* WHAT YOU WILL DO:
Quote every row below word for word, leaving the pictures out of your reply.

* RECORD SET:
--------------------------------

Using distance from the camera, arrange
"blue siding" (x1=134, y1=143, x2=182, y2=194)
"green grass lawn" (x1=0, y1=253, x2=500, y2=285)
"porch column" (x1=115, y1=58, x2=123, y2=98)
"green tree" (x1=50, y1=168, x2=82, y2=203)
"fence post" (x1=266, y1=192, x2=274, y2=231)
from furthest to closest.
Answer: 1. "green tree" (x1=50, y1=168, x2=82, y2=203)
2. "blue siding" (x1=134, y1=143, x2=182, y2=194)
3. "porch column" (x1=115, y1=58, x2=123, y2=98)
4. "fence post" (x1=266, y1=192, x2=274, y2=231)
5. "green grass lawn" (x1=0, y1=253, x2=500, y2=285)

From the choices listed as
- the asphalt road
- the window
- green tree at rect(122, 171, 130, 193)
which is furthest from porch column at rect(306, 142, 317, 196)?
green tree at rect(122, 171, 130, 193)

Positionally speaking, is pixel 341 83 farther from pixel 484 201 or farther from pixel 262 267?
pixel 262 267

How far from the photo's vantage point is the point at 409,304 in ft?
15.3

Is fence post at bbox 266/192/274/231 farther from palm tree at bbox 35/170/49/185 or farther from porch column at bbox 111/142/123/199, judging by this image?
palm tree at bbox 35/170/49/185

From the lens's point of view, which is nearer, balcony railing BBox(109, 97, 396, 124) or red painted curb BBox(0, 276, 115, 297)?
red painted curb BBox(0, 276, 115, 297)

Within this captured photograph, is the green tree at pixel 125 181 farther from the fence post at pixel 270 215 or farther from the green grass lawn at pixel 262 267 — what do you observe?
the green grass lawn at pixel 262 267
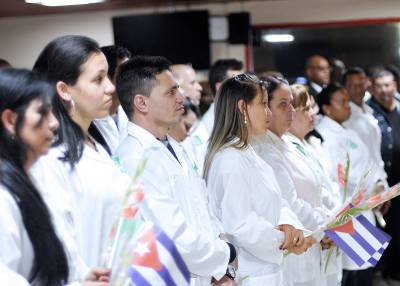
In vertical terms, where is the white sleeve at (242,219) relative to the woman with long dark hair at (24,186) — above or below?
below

--------------------------------

* TASK RESPONSE:
Using distance from the camera, arrange
"blue siding" (x1=134, y1=143, x2=182, y2=194)
"green grass lawn" (x1=0, y1=253, x2=500, y2=285)
"porch column" (x1=115, y1=58, x2=123, y2=98)
"green tree" (x1=50, y1=168, x2=82, y2=203)
"fence post" (x1=266, y1=192, x2=274, y2=231)
from furthest to closest.
Answer: 1. "green tree" (x1=50, y1=168, x2=82, y2=203)
2. "blue siding" (x1=134, y1=143, x2=182, y2=194)
3. "porch column" (x1=115, y1=58, x2=123, y2=98)
4. "fence post" (x1=266, y1=192, x2=274, y2=231)
5. "green grass lawn" (x1=0, y1=253, x2=500, y2=285)

From the choices listed as
- the asphalt road
- the window
- green tree at rect(122, 171, 130, 193)
which is furthest from porch column at rect(306, 142, 317, 196)?
green tree at rect(122, 171, 130, 193)

Positionally speaking, is pixel 341 83 farther from pixel 484 201 or farther from pixel 262 267?
pixel 262 267

How far from the photo's vantage point is the point at 409,304 in ft?
15.3

Is fence post at bbox 266/192/274/231 farther from palm tree at bbox 35/170/49/185 or farther from porch column at bbox 111/142/123/199, judging by this image?
palm tree at bbox 35/170/49/185

From the lens's point of view, which is nearer, balcony railing BBox(109, 97, 396, 124) or red painted curb BBox(0, 276, 115, 297)?
red painted curb BBox(0, 276, 115, 297)

Within this captured photograph, is the green tree at pixel 125 181 farther from the fence post at pixel 270 215 or farther from the green grass lawn at pixel 262 267 — what do you observe?
the green grass lawn at pixel 262 267
In vertical terms, where is the white sleeve at (242,219) relative to the woman with long dark hair at (24,186) — above or below?
below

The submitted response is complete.